Background: Familial lecithin: cholesterol acyltransferase (LCAT) deficiency (FLD) is a severe inherited disease without effective treatment. Patients with FLD develop severe low HDL, corneal opacity, hemolytic anemia, and renal injury. Objective: We developed genetically modified adipocytes (GMAC) secreting LCAT (LCAT-GMAC) for ex vivo gene therapy. GMACs were prepared from the patient’s adipocytes to express LCAT by retroviral gene transduction to secrete functional enzymes. This study aimed to evaluate the safety and efficacy of LCAT-GMAC implantation in an FLD patient. Methods: Proliferative preadipocytes were obtained from a patient using a ceiling culture and retrovirally transduced with LCAT. After obtaining enough cells by expansion culture of the transduced cells, the resulting LCAT-GMACs were implanted into a patient with FLD. To evaluate the safety and efficacy, we analyzed the outcome of the autologous implantation for 24 weeks of observation and subsequent 240 weeks of the follow-up periods. Results: This first-in-human autologous implantation of LCAT-GMACs was shown to be safe by evaluating adverse events. The LCAT-GMAC implantation increased serum LCAT activity by approximately 50% of the baseline and sustained over three years. Consistent with increased LCAT activity, intermediate-density lipoprotein (IDL) and free cholesterol levels of the small and very small HDL fractions decreased.

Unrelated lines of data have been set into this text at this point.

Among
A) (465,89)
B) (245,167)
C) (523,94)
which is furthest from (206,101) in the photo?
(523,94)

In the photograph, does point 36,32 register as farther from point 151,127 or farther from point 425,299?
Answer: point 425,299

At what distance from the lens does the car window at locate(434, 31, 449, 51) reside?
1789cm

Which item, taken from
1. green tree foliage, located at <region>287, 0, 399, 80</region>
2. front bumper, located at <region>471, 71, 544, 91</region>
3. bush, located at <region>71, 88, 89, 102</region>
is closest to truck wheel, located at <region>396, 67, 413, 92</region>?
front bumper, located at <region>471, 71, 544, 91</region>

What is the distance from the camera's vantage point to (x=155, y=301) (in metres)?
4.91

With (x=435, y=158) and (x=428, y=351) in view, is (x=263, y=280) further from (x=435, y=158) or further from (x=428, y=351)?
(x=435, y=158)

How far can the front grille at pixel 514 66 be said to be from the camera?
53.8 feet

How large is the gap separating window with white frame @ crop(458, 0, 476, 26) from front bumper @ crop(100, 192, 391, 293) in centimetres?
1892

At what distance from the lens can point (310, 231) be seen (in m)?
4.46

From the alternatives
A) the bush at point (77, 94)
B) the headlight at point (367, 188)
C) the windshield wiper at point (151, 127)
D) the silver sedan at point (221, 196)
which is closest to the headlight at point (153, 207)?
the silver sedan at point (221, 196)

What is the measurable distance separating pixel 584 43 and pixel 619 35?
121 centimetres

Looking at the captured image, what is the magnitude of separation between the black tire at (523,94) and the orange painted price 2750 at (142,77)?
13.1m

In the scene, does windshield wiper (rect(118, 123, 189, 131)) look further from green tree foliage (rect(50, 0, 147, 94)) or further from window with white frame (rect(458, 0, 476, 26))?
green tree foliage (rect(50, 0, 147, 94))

We found the hemoglobin/haptoglobin complex in the hemolyzed pre-implantation sera of the patient. After one week of the implantation, the hemoglobin/haptoglobin complex almost disappeared. Immediately after the implantation, the patient's proteinuria decreased temporarily to mild levels and gradually increased to the baseline. At 48 weeks after implantation, the patient's proteinuria deteriorated with the development of mild hypertension. By the treatment with antihypertensives, the patient's blood pressure normalized. With the normalization of blood pressure, the proteinuria rapidly decreased to mild proteinuria levels. Conclusions: LCAT-GMAC implantation in a patient with FLD is shown to be safe and appears to be effective, in part, for treating anemia and proteinuria in FLD.